TIFF 2014 | Gyeongju (Zhang Lu, South Korea) — City to City


By Michael Sicinski

The deeply antisocial protagonist of Gyeongju, Choi Hyeon (Park Hae-il), is a well-regarded poli-sci professor in Beijing, back in Korea for the funeral of an old colleague. Recalling a memorable time he, the deceased, and another scholar had in the title-city many years ago, Hyeon returns to wander around in a doomed effort to recapture a long-gone period from his past. After several bungled encounters, Hyeon makes a human connection almost by accident; Yun-hui (Shin Min-a), the very patient proprietess of a teahouse to which he keeps returning, gives him the requisite smiles and nods of a professional server, banalities Hyeon mistakes for encouragement. (He is looking for a dirty painting that used to be on the wall, prompting Yun-hui to text a girlfriend about the “pervert” who won’t leave her store.) A clueless tagalong, Hyeon follows Yun-hui out to a bar to meet her friends, one of whom is a local prof who knows Hyeon’s work well, and wants to talk shop. “How long do you think the North Korean regime can last?” he asks. “A century,” Hyeon blankly replies, to the older scholar’s horror. When asked about reunification, Hyeon says he couldn’t care less, and that “my field is shit.”

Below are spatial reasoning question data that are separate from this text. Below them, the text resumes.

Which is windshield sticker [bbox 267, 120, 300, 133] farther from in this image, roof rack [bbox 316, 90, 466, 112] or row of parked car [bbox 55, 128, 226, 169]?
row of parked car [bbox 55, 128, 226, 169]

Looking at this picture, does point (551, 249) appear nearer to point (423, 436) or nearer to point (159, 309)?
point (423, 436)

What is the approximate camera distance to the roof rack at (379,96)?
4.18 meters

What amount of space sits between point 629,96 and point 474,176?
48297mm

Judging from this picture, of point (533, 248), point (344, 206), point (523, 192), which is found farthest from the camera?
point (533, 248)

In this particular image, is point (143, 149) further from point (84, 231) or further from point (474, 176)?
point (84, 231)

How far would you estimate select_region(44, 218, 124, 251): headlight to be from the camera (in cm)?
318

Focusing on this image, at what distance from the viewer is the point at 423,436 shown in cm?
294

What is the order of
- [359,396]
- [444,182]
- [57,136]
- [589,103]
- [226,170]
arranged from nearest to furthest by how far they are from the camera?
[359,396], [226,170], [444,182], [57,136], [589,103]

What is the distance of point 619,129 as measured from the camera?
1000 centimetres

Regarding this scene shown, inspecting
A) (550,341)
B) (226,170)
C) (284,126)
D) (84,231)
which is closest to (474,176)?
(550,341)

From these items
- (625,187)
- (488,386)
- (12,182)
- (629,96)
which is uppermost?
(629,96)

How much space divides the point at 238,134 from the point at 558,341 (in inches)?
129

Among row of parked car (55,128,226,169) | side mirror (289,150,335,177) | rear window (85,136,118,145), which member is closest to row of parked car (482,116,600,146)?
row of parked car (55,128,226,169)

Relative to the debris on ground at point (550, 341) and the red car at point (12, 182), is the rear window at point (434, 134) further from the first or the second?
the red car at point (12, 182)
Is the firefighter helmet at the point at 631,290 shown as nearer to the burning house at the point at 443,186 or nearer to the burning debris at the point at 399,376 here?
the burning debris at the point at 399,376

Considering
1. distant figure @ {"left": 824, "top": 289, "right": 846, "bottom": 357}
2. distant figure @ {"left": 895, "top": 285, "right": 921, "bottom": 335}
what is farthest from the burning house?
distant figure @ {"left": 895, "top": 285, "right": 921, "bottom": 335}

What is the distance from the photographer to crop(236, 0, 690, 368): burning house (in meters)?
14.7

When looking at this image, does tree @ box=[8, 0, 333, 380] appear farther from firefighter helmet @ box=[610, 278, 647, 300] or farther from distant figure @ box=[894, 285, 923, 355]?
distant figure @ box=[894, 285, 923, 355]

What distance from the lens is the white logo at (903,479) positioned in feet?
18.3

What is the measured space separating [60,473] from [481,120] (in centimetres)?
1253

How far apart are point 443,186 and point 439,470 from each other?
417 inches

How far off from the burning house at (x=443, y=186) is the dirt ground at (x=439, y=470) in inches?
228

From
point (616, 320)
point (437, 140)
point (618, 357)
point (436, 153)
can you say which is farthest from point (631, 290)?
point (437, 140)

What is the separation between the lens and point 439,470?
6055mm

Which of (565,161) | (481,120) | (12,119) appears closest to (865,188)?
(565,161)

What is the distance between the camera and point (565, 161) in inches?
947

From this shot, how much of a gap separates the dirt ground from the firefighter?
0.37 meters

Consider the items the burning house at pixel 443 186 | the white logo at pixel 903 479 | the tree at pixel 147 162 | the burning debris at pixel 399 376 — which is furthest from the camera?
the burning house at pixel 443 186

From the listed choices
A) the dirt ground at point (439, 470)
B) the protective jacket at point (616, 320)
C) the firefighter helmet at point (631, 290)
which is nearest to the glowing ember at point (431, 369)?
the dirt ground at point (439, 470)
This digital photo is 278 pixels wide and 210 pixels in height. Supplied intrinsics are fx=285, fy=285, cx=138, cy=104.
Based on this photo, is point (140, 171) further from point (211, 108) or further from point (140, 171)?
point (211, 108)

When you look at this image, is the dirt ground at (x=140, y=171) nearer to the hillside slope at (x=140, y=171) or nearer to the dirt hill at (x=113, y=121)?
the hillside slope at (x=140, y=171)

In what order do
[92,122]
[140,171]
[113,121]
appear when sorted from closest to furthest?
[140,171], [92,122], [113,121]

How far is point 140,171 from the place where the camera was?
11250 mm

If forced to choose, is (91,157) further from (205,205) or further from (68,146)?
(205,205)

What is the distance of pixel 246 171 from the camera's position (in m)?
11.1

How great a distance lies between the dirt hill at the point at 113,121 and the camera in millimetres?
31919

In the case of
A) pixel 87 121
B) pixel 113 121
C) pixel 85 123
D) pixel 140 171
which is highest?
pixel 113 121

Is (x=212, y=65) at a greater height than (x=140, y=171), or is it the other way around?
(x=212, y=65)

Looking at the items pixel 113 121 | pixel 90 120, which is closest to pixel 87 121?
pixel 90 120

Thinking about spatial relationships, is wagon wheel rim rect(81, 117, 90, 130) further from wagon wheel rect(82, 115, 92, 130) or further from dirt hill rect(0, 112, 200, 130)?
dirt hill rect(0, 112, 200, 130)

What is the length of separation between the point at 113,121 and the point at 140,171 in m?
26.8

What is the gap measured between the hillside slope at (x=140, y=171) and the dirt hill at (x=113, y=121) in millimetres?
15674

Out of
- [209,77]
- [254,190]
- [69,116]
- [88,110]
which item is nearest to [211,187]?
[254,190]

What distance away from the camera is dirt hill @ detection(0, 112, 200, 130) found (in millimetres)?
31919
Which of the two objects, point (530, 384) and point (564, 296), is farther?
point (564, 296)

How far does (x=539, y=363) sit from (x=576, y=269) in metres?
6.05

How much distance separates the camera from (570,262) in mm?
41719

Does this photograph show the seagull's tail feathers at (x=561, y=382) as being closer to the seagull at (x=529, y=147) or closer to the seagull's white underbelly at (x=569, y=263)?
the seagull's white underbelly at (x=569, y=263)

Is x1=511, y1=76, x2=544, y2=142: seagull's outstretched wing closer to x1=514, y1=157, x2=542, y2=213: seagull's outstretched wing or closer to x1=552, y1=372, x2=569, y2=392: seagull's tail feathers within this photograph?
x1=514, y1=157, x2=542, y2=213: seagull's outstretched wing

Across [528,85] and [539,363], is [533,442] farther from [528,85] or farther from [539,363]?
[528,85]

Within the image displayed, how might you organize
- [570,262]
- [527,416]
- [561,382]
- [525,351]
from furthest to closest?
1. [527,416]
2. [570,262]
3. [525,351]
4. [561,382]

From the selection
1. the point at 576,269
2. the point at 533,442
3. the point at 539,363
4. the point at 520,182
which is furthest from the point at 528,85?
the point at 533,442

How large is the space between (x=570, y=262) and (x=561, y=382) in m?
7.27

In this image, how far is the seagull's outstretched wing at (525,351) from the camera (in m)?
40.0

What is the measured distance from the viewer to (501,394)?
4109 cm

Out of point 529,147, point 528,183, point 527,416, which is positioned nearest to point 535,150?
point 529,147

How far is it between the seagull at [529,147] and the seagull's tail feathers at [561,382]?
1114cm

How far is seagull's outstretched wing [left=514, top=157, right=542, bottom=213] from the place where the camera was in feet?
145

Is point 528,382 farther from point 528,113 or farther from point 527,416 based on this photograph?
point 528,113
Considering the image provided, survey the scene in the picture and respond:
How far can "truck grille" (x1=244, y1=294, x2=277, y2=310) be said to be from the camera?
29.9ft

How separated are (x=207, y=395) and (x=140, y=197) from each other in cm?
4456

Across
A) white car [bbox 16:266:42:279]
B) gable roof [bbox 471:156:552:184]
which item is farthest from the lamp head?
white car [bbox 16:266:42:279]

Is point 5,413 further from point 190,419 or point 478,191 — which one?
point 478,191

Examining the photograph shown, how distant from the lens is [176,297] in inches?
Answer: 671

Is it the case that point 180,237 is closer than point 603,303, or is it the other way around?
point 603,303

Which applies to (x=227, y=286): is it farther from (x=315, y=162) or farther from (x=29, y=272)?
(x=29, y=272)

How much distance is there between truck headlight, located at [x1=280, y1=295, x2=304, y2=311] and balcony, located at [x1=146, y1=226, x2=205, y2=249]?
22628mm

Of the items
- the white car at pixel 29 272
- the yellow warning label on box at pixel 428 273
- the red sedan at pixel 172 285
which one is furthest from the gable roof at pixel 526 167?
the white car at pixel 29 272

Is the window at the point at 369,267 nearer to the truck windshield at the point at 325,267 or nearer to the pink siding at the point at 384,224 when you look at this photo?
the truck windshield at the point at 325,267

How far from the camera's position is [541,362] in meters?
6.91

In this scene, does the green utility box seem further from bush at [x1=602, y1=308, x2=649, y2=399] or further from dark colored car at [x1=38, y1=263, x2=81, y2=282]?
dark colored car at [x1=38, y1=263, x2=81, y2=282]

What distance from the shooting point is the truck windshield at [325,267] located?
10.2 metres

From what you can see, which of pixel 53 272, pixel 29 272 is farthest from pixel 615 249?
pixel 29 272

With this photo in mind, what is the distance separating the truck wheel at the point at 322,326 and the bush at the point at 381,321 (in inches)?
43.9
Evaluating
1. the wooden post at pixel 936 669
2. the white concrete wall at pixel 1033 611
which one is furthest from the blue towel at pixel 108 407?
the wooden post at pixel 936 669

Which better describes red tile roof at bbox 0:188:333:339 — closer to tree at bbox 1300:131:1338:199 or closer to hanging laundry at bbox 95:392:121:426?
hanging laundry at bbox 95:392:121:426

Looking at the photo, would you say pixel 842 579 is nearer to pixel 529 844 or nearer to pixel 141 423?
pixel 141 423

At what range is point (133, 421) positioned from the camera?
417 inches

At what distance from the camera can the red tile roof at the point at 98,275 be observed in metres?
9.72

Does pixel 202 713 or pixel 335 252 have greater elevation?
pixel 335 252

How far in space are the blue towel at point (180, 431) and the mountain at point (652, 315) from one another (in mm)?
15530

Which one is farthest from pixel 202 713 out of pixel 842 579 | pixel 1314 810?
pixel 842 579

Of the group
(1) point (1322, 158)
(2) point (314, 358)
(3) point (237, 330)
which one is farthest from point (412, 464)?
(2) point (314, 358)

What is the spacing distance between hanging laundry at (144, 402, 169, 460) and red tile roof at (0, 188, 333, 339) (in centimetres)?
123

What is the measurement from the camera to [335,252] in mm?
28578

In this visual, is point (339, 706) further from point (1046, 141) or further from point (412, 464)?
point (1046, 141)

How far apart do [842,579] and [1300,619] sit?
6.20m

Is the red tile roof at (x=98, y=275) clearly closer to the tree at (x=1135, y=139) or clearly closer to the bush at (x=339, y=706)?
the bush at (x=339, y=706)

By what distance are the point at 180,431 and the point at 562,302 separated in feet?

Gyeongju is most definitely not shit, but it’s certainly just as awkward and insouciant as its protagonist. Zhang hasn’t really developed his halting, downcast style since his impressive sophomore effort Grain in Ear (2005). The structure and length of Gyeongju simply means that Zhang provides more of these static beats, with an unnerving concatenation that never speaks to any larger frame of reference. Hyeon has an unfortunate meet-up with an old lover, follows Yun-hui and a friend out onto giant green funeral mounds, has an imaginary encounter with his late friend’s widow … In terms of the blocking, pacing, and soju consumption, Gyeongju can’t help but seem like it’s working Hong’s side of the street. But in its occasionally maudlin touches and tinkly music cues, the film possesses a faint air of Hur Jin-ho’s middlebrow rigour. This is not a winning combination, and it’s difficult to understand how Gyeongju nabbed a competition slot in Locarno.